> _EXERCISE OBJECTIVE_: The answer must be the complete listing, reproduced exactly.

> _AVAILABLE DATA_:
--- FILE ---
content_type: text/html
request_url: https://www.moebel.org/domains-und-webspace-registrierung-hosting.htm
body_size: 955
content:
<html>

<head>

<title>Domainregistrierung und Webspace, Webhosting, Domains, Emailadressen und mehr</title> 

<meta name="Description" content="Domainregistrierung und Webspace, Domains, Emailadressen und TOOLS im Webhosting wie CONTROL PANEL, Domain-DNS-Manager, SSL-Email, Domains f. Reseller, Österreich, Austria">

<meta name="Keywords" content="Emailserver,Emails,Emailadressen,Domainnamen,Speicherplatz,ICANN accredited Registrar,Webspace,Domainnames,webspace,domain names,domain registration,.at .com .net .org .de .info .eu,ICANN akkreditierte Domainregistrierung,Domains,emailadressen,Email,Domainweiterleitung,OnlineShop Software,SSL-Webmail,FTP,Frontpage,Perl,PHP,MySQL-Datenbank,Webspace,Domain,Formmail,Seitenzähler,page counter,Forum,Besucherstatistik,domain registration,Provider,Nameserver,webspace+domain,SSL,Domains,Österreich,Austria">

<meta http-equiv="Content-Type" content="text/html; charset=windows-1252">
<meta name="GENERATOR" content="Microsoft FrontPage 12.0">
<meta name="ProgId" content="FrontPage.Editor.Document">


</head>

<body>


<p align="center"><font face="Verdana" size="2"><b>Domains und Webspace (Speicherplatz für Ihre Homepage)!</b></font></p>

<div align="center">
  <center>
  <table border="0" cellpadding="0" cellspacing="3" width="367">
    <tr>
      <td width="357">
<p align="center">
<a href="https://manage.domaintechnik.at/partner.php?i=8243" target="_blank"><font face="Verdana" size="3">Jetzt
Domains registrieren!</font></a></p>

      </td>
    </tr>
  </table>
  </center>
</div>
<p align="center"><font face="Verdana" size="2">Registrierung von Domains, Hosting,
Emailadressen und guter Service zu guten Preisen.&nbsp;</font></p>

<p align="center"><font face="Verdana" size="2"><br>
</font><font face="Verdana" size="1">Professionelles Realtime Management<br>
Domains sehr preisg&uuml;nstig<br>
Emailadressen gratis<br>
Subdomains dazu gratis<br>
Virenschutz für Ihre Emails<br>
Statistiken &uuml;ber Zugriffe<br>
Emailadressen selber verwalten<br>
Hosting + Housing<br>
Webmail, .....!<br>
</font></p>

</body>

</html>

> _SOLUTION BELOW_:
--- FILE ---
content_type: text/html
request_url: https://www.moebel.org/domains-und-webspace-registrierung-hosting.htm
body_size: 955
content:
<html>

<head>

<title>Domainregistrierung und Webspace, Webhosting, Domains, Emailadressen und mehr</title> 

<meta name="Description" content="Domainregistrierung und Webspace, Domains, Emailadressen und TOOLS im Webhosting wie CONTROL PANEL, Domain-DNS-Manager, SSL-Email, Domains f. Reseller, Österreich, Austria">

<meta name="Keywords" content="Emailserver,Emails,Emailadressen,Domainnamen,Speicherplatz,ICANN accredited Registrar,Webspace,Domainnames,webspace,domain names,domain registration,.at .com .net .org .de .info .eu,ICANN akkreditierte Domainregistrierung,Domains,emailadressen,Email,Domainweiterleitung,OnlineShop Software,SSL-Webmail,FTP,Frontpage,Perl,PHP,MySQL-Datenbank,Webspace,Domain,Formmail,Seitenzähler,page counter,Forum,Besucherstatistik,domain registration,Provider,Nameserver,webspace+domain,SSL,Domains,Österreich,Austria">

<meta http-equiv="Content-Type" content="text/html; charset=windows-1252">
<meta name="GENERATOR" content="Microsoft FrontPage 12.0">
<meta name="ProgId" content="FrontPage.Editor.Document">


</head>

<body>


<p align="center"><font face="Verdana" size="2"><b>Domains und Webspace (Speicherplatz für Ihre Homepage)!</b></font></p>

<div align="center">
  <center>
  <table border="0" cellpadding="0" cellspacing="3" width="367">
    <tr>
      <td width="357">
<p align="center">
<a href="https://manage.domaintechnik.at/partner.php?i=8243" target="_blank"><font face="Verdana" size="3">Jetzt
Domains registrieren!</font></a></p>

      </td>
    </tr>
  </table>
  </center>
</div>
<p align="center"><font face="Verdana" size="2">Registrierung von Domains, Hosting,
Emailadressen und guter Service zu guten Preisen.&nbsp;</font></p>

<p align="center"><font face="Verdana" size="2"><br>
</font><font face="Verdana" size="1">Professionelles Realtime Management<br>
Domains sehr preisg&uuml;nstig<br>
Emailadressen gratis<br>
Subdomains dazu gratis<br>
Virenschutz für Ihre Emails<br>
Statistiken &uuml;ber Zugriffe<br>
Emailadressen selber verwalten<br>
Hosting + Housing<br>
Webmail, .....!<br>
</font></p>

</body>

</html>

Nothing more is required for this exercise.